Why Don’t Search Startups Share Data? (aka Open Source Style Web Crawling)
Posted by Bob Warfield on August 7, 2007
New Jersey Search Engine startup Accoona is filing for IPO after just a few short years of operation. Whether you think they’re a good investment or not (http://www.alleyinsider.com/2007/08/analyzing-accoo.html), there’s definitely some feeling there’s gold left in them thar hills and the Googleplex hasn’t taken it all yet.
At the same time, there is an interesting discussion on Skrentablog that asks if there are 100 alternate seach engines how come only about 11 seem to be crawling the net? Accoona is one of the 11 actually detected, BTW. Richard MacManus is similarly perplexed, and his ReadWriteWeb blog post considers some possible explanations, but winds up baffled.
I appreciate the mystery. Are these niche search engines that just haven’t hit all the sites? Are they purchasing their index from somewhere? Do they know some other way besides crawling to create an index? Are they really smart about not crawling until a page changes somehow? And does this deafening silence from crawlers indicate that the Googles and Yahoo’s of the world really have sewn up the search world, that you have to be big to do it, and that others need not apply?
I’m reminded of a novel web crawler I was involved with at a startup I founded called iMiner/PriceRadar. We had a nifty data mining application that tapped into eBay to optimize listings. During our early days, we had to crawl eBay and collect all the data. We discovered early on that their denial of service deflector shields where blocking our IP before we could gather much data. What to do? In those days, DSL was just coming on stream, so we bought every employee a DSL connection and built a distributed spider that ran from their homes. They’d install a little applet on their PC and we collected all the data we wanted because the load was spread over enough IP’s it didn’t trigger eBay’s ire. Meanwhile, the employees got a great perk. In effect, nobody could’ve seen we were crawling the web (or eBay in this case) because our presence was too diffuse.

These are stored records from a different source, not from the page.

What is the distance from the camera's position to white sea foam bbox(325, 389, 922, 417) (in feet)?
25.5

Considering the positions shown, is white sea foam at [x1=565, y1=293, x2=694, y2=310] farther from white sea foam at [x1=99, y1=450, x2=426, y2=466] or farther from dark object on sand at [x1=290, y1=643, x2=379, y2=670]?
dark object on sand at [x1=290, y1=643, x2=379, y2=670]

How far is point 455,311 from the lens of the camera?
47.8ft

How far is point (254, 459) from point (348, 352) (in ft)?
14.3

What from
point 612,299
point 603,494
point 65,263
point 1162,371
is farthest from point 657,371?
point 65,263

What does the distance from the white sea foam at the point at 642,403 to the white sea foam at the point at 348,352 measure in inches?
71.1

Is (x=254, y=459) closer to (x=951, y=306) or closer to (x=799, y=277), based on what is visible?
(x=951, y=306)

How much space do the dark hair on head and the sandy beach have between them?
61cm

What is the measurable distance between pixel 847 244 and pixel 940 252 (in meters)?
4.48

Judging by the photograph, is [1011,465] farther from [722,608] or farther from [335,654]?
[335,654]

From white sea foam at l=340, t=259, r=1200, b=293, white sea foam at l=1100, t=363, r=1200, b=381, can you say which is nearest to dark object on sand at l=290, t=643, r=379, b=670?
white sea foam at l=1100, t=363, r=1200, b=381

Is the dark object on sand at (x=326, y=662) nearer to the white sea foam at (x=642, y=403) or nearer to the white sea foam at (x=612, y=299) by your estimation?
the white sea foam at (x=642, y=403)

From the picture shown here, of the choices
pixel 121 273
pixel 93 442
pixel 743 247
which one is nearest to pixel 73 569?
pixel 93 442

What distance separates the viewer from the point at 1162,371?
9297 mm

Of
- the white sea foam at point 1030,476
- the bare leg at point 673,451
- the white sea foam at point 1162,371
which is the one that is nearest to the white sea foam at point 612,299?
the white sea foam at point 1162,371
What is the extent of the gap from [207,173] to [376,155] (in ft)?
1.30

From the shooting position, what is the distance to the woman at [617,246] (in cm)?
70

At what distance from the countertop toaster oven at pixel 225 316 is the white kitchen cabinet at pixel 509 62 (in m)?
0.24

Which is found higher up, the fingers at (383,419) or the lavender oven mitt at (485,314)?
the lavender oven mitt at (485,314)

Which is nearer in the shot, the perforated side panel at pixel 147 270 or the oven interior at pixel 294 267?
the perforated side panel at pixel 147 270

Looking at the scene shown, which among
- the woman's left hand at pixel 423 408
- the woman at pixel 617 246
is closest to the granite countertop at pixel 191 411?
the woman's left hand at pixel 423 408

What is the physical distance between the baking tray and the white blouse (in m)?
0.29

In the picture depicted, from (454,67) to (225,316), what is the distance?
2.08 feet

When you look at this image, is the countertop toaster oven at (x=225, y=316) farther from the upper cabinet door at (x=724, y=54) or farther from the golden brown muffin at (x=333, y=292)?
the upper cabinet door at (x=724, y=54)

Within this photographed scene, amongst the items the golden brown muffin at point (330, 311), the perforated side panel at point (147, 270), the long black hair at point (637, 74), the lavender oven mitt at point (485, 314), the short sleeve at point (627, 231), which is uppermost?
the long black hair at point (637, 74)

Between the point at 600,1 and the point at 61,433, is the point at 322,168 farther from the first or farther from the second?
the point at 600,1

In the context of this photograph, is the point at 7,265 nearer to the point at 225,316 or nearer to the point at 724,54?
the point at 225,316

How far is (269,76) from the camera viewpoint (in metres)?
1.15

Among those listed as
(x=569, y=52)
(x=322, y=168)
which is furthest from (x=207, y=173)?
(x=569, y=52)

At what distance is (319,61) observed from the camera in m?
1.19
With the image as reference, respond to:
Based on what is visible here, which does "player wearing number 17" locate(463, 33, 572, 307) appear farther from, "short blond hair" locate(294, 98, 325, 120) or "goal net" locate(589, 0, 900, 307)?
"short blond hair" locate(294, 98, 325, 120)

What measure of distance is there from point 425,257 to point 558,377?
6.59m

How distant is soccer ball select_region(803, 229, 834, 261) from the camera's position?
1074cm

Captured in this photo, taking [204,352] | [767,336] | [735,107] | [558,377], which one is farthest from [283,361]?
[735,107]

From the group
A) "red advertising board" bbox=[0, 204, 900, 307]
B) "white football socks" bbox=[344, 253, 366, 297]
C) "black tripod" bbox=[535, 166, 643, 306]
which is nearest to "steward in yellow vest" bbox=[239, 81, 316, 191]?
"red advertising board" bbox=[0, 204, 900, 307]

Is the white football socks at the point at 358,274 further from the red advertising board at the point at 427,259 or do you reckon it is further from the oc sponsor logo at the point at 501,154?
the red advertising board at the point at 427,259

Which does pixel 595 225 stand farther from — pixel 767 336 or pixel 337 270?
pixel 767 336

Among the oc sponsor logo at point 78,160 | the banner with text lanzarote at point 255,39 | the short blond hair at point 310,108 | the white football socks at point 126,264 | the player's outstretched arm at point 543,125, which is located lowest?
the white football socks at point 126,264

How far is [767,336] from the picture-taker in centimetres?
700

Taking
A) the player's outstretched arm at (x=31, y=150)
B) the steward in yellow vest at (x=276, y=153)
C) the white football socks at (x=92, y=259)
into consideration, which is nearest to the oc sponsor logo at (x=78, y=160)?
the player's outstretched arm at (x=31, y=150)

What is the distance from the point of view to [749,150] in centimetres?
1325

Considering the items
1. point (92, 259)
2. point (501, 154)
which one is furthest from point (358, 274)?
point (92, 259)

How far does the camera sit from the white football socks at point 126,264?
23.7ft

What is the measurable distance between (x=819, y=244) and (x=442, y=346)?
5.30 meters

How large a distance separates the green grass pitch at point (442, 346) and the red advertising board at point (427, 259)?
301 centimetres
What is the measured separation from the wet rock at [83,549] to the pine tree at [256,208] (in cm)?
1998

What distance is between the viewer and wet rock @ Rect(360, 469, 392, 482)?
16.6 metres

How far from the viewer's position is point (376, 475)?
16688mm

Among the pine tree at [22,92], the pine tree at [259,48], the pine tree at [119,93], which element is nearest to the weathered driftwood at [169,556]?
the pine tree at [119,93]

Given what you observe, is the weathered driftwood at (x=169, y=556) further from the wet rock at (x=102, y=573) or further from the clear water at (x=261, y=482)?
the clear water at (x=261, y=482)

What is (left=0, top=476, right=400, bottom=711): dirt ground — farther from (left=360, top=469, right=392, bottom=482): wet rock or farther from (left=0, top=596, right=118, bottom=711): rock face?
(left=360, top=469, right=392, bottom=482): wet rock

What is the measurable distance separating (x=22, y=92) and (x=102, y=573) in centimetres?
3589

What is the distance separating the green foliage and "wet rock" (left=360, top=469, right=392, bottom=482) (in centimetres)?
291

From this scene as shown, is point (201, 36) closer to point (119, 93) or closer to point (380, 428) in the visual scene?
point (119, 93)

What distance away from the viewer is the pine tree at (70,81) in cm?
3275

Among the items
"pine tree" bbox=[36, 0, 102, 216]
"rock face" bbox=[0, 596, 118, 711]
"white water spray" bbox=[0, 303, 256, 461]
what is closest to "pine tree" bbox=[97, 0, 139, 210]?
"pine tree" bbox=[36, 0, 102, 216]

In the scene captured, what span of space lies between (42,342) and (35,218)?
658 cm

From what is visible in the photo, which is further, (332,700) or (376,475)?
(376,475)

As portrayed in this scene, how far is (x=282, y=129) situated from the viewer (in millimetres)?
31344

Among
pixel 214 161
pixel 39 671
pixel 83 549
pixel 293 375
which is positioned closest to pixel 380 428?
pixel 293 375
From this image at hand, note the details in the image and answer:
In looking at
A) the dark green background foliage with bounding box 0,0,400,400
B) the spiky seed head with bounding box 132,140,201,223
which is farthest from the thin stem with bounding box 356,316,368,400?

Which brings me to my point about all this web crawling: why aren’t startups sharing the burden? There are enough of them with enough different spins that they should be able to divide and conquer the web, much as my old distributed algorithm would divide and conquer eBay. The necessary algorithm can simply be Google’s MapReduce or the Open Source alternative Hadoop. These algorithms are tailor made for distributed crawlers. One could even set things up so that the startups could participate to the extent of their needs and funding and would thereby receive only a subset of the collective work. Come to that, why doesn’t Google or Yahoo sell “Remora Slots” on their own crawlers? These would be piggyback opportunities to filter the text as it is gathered and build up custom indices of one kind or another. It’s the Amazon Web Services equivalent for a big Search provider to offer. They could charge so many cents a terabyte and offer the ability to filter what gets passed on for niche services that don’t need to whole web. Now that would be an interesting service!
The same principle should be at work throughout a lot of startup activities. Why don’t startups collaborate more frequently? We’ve demonstrated code collaboration ala Open Source has tremendous advantages. The next step is collaboration on data of various kinds. Many would say the data is even more important than the code (see Open Source and Scratching Itches in the Cloud). Combine code and data and there isn’t a lot else. The ability to combine the data likely requires the right sort of platform and api’s to make it happen, but it would be quite an innovation if it came to pass, wouldn’t it?
It’s been a long time since the idea of “Kiretsu” was in favor.